Already, some researchers are working on using nanopore sequencing for metagenomics. Ken McGrath at the Australian Genome Research Facility discussed his lab's early-access use of the PromethIon, a nanopore instrument with 48 flow cells that Oxford Nanopore recently made commercially available. McGrath said that after some initial technical problems with connecting it to the server and causing the lab's network to shut down, which he ultimately said was perhaps his fault for not reading the manual, the lab has gotten it up and running.
McGrath said he is currently using the instrument as part of the Metagenomics Research Group, and as part of work for that consortium he has used it to sequence a control sample of 10 organisms. That sample can be used he said as a spike-in control or to evaluate sequencing platforms.

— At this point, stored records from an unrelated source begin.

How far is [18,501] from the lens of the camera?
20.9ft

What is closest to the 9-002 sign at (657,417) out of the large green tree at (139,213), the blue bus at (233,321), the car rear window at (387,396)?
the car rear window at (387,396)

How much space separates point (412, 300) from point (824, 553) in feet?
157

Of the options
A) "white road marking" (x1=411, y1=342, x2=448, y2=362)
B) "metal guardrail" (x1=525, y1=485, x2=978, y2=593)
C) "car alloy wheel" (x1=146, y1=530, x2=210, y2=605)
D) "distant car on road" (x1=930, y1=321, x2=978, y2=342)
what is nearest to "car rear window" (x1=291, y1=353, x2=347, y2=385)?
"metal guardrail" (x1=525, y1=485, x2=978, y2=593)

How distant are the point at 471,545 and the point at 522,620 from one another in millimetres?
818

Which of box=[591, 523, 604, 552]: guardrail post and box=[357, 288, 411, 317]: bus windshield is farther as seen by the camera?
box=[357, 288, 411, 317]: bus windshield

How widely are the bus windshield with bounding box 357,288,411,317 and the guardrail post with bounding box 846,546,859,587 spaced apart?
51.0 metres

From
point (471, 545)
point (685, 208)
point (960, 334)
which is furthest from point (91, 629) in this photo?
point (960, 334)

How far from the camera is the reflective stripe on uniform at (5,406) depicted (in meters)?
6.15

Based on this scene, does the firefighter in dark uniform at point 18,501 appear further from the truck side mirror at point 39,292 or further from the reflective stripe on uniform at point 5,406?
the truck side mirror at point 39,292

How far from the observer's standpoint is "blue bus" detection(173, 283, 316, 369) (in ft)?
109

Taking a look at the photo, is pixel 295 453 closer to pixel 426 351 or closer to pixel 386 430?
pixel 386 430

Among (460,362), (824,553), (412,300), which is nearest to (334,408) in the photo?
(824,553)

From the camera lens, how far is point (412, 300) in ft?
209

In comparing the PromethIon with the Illumina HiSeq, the PromethIon generated 198,000 mapped reads to Illumina's 29 million. But, the types of reads were very different. While Illumina sequencing, due to the sheer volume of reads it generates, would be better for identifying rare organisms in a sample, the PromethIon, due to its longer reads, has higher resolution, McGrath said.
"Shorter reads can't always be assigned to a taxonomic unit," he said, and may not be able to identify organisms down to the species level, while the longer nanopore reads enabled species identification.
In addition, sequencing is fast on the PromethIon. He evaluated the data over time and found that "within one minute we had generated the general picture of what was in the sample," albeit with noisy data. After 10 minutes, there was "essentially no change."